Первыми под благословение батюшки подошли старые люди. Они целовали батюшке руку и троекратно с ним лобызались в обнимку накрест. Молодежь стояла в стороне в нерешительности. Потом комсорг колхоза "Изобилие" Катя бойко тряхнула льняными кудрями и подошла:

— Благословите, отче…

Какой-то молодой парнишка в толпе молодежи хихикнул, но сразу же оборвал смех и с серьезным лицом подошел к священнику:

— Благословите, батюшка…

Так и пошли все один за другим под благословение. А из раскрытых окон Дома Культуры уже гудел распорядительный бас диакона:

— Не так иконы повешены!… Осени себя крестом перед тем, как взять святой лик в руки!… Какой ты заведующий Домом Культуры, если ты не знаешь, как православный храм устроить?!…

После освящения Дома Культуры батюшка Амвросий кропил святой водой во все стороны и восклицал: "Изыдь, нечистая сила!" Покропил он, между прочим, и портреты вождей. К крыльцу стали подвозить молодых. По старому орешниковскому обычаю венчали все пары сразу. Пары чинно стояли перед аналоем. Невесты все в фатах, а женихи с белыми ромашками в петлицах пиджаков. Тырин, стоявший рядом со своей невестой, секретаршей райисполкома, в отличие от всех был в военной форме без погон и при всех орденах. Он долго сопротивлялся венчанию в церкви. Говорил, что члену райкома неудобно, что за это могут и партийное взыскание дать, но невеста уперлась: "Ну, и пусть дают! Великое дело — взыскание?! Венчаться хочу по-человечески…"

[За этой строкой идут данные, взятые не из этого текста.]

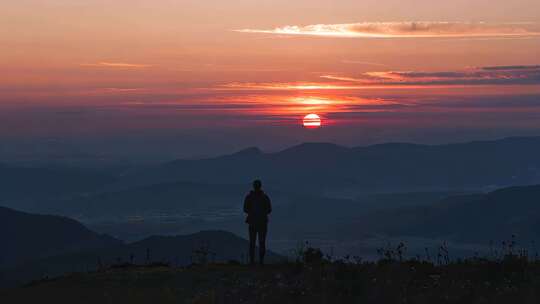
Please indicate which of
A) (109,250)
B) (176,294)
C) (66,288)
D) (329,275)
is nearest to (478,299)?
(329,275)

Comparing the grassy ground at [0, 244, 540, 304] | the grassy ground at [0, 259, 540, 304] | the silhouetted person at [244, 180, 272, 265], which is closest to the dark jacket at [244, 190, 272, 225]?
the silhouetted person at [244, 180, 272, 265]

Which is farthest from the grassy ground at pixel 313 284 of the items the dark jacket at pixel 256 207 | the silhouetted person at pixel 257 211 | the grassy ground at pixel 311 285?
the dark jacket at pixel 256 207

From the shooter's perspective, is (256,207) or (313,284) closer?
(313,284)

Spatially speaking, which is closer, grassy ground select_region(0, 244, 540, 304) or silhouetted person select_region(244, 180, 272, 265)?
grassy ground select_region(0, 244, 540, 304)

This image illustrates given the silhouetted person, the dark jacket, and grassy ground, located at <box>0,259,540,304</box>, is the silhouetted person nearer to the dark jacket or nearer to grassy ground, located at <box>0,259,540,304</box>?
the dark jacket

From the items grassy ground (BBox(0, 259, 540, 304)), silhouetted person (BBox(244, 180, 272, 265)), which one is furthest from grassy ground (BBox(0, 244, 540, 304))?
silhouetted person (BBox(244, 180, 272, 265))

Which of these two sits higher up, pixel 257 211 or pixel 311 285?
pixel 257 211

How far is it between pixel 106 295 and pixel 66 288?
176cm

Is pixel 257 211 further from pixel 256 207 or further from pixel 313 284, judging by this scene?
pixel 313 284

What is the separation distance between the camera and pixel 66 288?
19812mm

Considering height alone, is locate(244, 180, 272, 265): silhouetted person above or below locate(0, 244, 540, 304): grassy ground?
above

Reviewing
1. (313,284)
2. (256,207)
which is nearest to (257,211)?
(256,207)

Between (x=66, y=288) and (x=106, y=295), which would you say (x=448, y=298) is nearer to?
(x=106, y=295)

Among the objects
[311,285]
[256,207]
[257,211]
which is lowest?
[311,285]
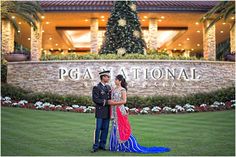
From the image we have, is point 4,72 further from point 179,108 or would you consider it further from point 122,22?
point 179,108

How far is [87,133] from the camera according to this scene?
1227 cm

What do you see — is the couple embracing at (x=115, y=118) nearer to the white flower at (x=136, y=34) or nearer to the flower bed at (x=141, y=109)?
the flower bed at (x=141, y=109)

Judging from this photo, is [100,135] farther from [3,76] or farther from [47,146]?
[3,76]

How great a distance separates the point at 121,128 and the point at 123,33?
13.9 m

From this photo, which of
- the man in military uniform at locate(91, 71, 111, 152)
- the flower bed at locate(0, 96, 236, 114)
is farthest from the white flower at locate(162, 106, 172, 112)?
the man in military uniform at locate(91, 71, 111, 152)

Сзади Тырина стоял член партии Пупин и дрожащей рукой держал над его головой венец.

— Жена да убоится мужа своего! — ревел рыжий диакон так убедительно, что даже старые сварливые жены с уважением стали посматривать на своих мужей. Тетка Лукерья со слезами умиления на глазах смотрела на свою дочь под венцом и истово била поклоны: "И как же легко на душе…" Лица у всех были торжественные и до неузнаваемости воодушевленные. А отец Амвросий старался изо всех сил: читал из Евангелия, кадил, водил молодых вокруг аналоя. Хор стройно пел, да так все затянулось, что только часа через три начались поздравления с бракосочетанием. Все очень устали, но все остались довольны, словно смыли люди с себя грязь и нечисть и теперь выглядели умытыми, сияющими и слегка разомлевшими от блаженства.

— Душа же ты моя! — говорила тетка Лукерья комсоргше Кате. — И до чего же все хорошо, аж сердце замирает! И-и-и!… Голубушка!…

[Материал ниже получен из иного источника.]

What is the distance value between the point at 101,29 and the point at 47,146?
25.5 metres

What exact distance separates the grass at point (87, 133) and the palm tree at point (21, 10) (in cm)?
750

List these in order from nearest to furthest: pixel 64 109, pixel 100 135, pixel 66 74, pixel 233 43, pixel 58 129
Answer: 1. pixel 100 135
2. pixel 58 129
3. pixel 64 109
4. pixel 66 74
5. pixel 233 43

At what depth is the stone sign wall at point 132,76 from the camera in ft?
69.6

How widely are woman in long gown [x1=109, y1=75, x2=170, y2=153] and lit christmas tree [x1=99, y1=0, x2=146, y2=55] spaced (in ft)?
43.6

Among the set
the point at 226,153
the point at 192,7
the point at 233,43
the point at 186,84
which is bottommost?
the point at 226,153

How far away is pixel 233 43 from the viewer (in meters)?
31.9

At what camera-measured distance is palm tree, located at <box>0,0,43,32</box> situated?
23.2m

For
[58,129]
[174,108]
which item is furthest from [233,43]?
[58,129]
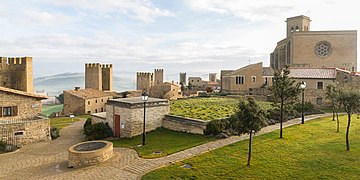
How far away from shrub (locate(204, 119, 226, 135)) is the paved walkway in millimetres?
1187

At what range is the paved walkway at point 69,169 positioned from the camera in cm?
1265

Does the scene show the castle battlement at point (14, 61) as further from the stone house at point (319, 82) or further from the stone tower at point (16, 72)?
the stone house at point (319, 82)

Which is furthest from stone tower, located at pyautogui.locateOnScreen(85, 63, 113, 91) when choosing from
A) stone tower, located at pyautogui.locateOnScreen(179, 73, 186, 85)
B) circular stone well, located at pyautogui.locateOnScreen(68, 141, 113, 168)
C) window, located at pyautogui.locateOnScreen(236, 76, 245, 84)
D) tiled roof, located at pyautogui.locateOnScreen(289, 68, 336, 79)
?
circular stone well, located at pyautogui.locateOnScreen(68, 141, 113, 168)

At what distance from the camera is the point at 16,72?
37312 mm

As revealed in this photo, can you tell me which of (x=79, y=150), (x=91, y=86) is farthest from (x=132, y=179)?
(x=91, y=86)

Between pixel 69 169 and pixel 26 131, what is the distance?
856cm

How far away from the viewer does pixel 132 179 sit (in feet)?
38.4

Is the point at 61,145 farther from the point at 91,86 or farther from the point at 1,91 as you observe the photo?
the point at 91,86

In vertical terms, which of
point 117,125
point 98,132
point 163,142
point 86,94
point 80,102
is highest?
point 86,94

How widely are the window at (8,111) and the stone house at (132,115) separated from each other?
321 inches

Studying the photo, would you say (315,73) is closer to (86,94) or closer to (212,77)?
(86,94)

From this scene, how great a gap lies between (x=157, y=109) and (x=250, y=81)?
29091 millimetres

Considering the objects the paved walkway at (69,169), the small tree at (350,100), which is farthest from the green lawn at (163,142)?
the small tree at (350,100)

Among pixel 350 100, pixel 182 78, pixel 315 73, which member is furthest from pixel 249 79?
pixel 182 78
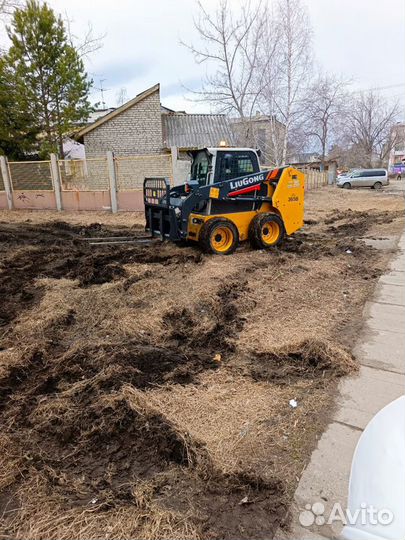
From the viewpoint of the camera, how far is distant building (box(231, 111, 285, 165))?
19969mm

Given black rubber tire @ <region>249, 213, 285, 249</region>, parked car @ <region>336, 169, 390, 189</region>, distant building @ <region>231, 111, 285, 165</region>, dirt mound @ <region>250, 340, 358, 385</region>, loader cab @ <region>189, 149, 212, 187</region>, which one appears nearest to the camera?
dirt mound @ <region>250, 340, 358, 385</region>

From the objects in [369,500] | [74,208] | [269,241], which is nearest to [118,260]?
[269,241]

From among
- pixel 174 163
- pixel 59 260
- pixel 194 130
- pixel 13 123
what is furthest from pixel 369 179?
pixel 59 260

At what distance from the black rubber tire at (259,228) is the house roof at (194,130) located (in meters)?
18.5

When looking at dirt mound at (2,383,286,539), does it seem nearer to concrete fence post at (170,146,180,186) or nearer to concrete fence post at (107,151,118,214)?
concrete fence post at (170,146,180,186)

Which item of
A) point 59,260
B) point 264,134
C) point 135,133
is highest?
point 135,133

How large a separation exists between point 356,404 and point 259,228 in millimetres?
5407

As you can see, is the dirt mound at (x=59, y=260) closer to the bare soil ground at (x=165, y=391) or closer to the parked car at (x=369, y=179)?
the bare soil ground at (x=165, y=391)

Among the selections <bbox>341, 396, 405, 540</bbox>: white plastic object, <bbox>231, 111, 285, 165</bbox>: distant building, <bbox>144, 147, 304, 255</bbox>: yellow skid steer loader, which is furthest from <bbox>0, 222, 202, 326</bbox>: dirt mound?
<bbox>231, 111, 285, 165</bbox>: distant building

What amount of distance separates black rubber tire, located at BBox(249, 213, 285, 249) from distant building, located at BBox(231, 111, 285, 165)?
12.1 meters

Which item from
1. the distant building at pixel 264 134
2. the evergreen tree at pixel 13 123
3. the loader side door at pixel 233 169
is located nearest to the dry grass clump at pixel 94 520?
the loader side door at pixel 233 169

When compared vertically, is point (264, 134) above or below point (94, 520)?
above

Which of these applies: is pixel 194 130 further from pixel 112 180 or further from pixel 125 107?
pixel 112 180

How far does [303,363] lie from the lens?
11.6 feet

— Красиво, — соглашалась Катя и задумчивым, ничего не видящим взором смотрела на красный плакат на стене: "Социалистического воробья на мякину!"

Столбышев, одинокий и грустный, долго ходил по полям. Суслики поднимались на задние лапки и приветливо свистели ему из объеденной, нискорослой пшеницы. Жирные полевые мыши не спеша убегали с его пути и, не обращая внимания на осыпавшееся зерно, развлечения ради, подтачивали стебли. Широко распластав крылья, высоко в небе парил орел, но и он делал это только по привычке, ибо был сыт по горло. Кругом была картина благодушия, сытости и спокойствия.

Столбышев ее не замечал. Мыслями он был далеко в прошлом. Вот отец его приходит с завода. Худой, высокий, с висячими усами, какие обыкновенно носили все мастера. Он умывается над тазом и долго причесывает гребенкой усы. Делает он все это молча и степенно. Мать, небольшая, пухленькая, похожая на спелое румяное яблочко, деловито постукивает рогачами и кочергами у печи. Скоро на столе появляется миска, а в ней душистые щи с мясом. Отец крестится и молча садится за стол. Мать стоит, скрестив руки на животе под передником.

— Коровка наша ест плохо, — прерывает она молчание и, не дождавшись ответа, сразу же перескакивает на другое: — У Феди сапоги износились…

— Износились, значит, купить надо, — не спеша отвечает отец.

Мать сокрушенно вздыхает:

— Три рубля, чай, стоят! Все дорого, не подступись…

Столбышев задумчиво посмотрел на свои сапоги и без всяких чувств произнес:

— Семьсот рублей, мда! Дороговато… Но зато отец тогда получал сорок, а теперь бы получал тысячу рублей…

И сразу же вспомнился ему завод. Большой цех, грохочущие машины, а он молодой и безусый стоит у станка: ученик токаря. Потом промелькнули в его памяти комсомольская ячейка, выборы, райком комсомола, собрания, речи, райком, поездки в качестве инструктора, речи, доклады, записки с доносами, клятвы в верности Сталину, неприятное чувство ожидания ареста, и опять доносы для показания своей верности, планы, цифры, проценты, друзья приходят, исчезают, надо изворачиваться, съешь или тебя съедят, черное есть белое, белое есть черное, пожалеешь ты, тебя не пожалеют, без профессии, без знаний, наконец, кабинет в Орешниках. Тихая пристань?…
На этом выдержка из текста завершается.